WORK INSTRUCTIONS:
Duplicate the stretch of items from the line containing "How far away" through the end of the items, keeping every line unchanged.

[Records of scene-based questions]
══════

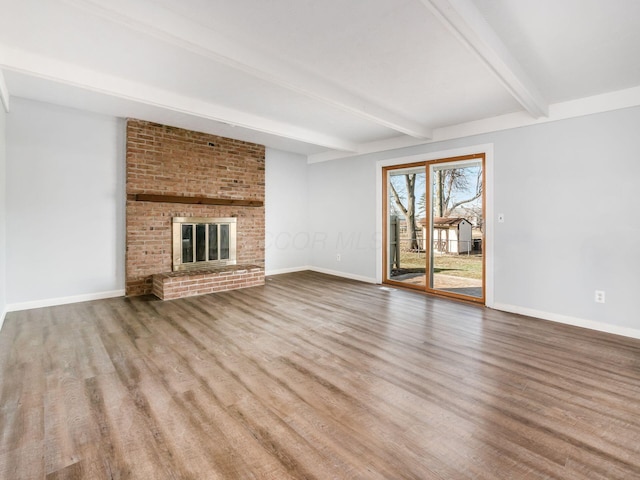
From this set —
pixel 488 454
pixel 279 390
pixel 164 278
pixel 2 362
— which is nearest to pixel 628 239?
pixel 488 454

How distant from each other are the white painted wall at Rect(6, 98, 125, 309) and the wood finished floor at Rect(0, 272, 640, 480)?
0.60m

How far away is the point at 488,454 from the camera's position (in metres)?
1.60

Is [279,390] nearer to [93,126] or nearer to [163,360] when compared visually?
[163,360]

══════

FULL SOLUTION:
How far away is the point at 488,454 from the camera's position (in metres)?
1.60

Is [279,390] nearer to [93,126] or nearer to [163,360] when compared visually?
[163,360]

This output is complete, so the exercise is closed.